Apakah dengan sebongkah kayu aku dapat menyelamatkan Elena. Tak berapa lama Elena sadar, aku mendengar teriakkannya. Dan ada suara hantaman. Apa itu? Ternyata sautan Aboy. Dan melihat Elena Lolos dari pegangannya. Aku tersentak apa maksud semua ini?
“aku sebagai sahabatmu yang lamanya 17 tahun dimana kita selalu bersama, tapi kau begitu tega merebut perempuan yang aku cintai.” Ucap Aboy.
“aku sayang kamu Harry, aku sangat mencintai kamu. Selama kau sakit kenapa aku jarang menjengukmu? Karena aku diancam oleh Aboy.” Ungkapan Elena.
 “tapi semua itu karena aku sayang aku Elena.” Alsan Aboy.
"Kau jauh berbeda dengan Harry, kau begitu teganya membohongi kita berdua." jawab Elena.

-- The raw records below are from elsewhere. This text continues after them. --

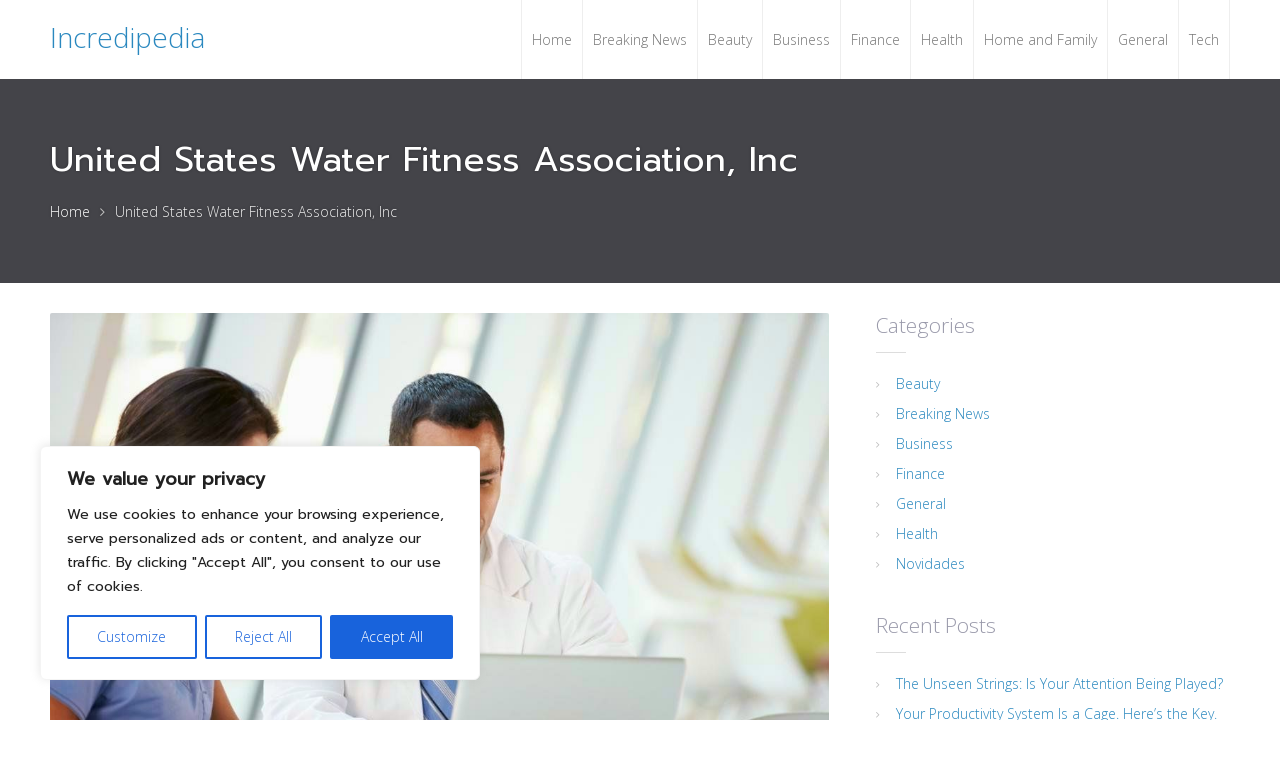

--- FILE ---
content_type: text/css; charset=utf-8
request_url: https://incredipedia.info/wp-content/cache/min/1/wp-content/themes/transcend/core/css/icon-fontawesome.css?ver=1760320507
body_size: -152
content:
/*!
 *  Font Awesome 4.3.0 by @davegandy - http://fontawesome.io - @fontawesome
 *  License - http://fontawesome.io/license (Font: SIL OFL 1.1, CSS: MIT License)
 */
@font-face{font-display:swap;font-family:'fontawesome';src:url(../../../../../../../../themes/transcend/core/fonts/fontawesome-webfont.eot?v=4.3.0);src:url('../../../../../../../../themes/transcend/core/fonts/fontawesome-webfont.eot?#iefix&v=4.3.0') format('embedded-opentype'),url(../../../../../../../../themes/transcend/core/fonts/fontawesome-webfont.woff2?v=4.3.0) format('woff2'),url(../../../../../../../../themes/transcend/core/fonts/fontawesome-webfont.woff?v=4.3.0) format('woff'),url(../../../../../../../../themes/transcend/core/fonts/fontawesome-webfont.ttf?v=4.3.0) format('truetype'),url('../../../../../../../../themes/transcend/core/fonts/fontawesome-webfont.svg?v=4.3.0#fontawesomeregular') format('svg');font-weight:400;font-style:normal}

--- FILE ---
content_type: text/javascript; charset=utf-8
request_url: https://incredipedia.info/wp-content/cache/min/1/wp-content/themes/transcend/core/scripts/core.js?ver=1760320507
body_size: -284
content:
var menu_element=document.getElementById('menu-mobile-open');var menu_exists=!!menu_element;if(menu_exists){menu_element.addEventListener('click',function(){document.body.classList.add('menu-mobile-active')});document.getElementById('menu-mobile-close').addEventListener('click',function(){document.body.classList.remove('menu-mobile-active')})}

Kini aku mengerti, haru memilih diantara mereka. Tapi aku bingung. Memang hubungan pertemanan kita hancur hanya karena pihak ke tiga yaitu Elena. Tapi Elena adalah Kekasihku. Sama saja aku mendustai pertemanan ini. Jelas–jelas Aboy lebih sayang pada Elena, tapi keterlambatan saja yang mengungkapkannya.
“Mungkin jalan terbaik aku harus pergi.” Ungkapku.
“Jangan . . . . .! jangan pergi! “ perintah Elena.
“Mungkin, ini saatnya aku pergi.” Jawabku.
“Aku sayang padamu, izinkan aku untuk menjadi orang yang selalu hadir menemani, menyayangi dan mencintaimu.” Alasannya.
“tapi ada yang lebih mencintai kamu Elena, yaitu Aboy.”jawabku.
Sejujurnya berat sekali aku meninggalkan Elena, tapi ada yang lebih mencintainya dari pada aku, yaitu sahabatku sendiri. Aku merelakan Elena hanya untuk Aboy. Persahabatan lebih baik dari pada berpacaran. Karena Sahabat tiada mantannya. Aku ingin mereka bahagia. Tanpa kehadiranku mungkin mereka bisa lebih bahagia. Perjalanan masih panjang, jangan dijadikan beban. Kita masih remaja, setidaknya masih belajar dalam memahami arti sebuah kasih sayang dan cinta.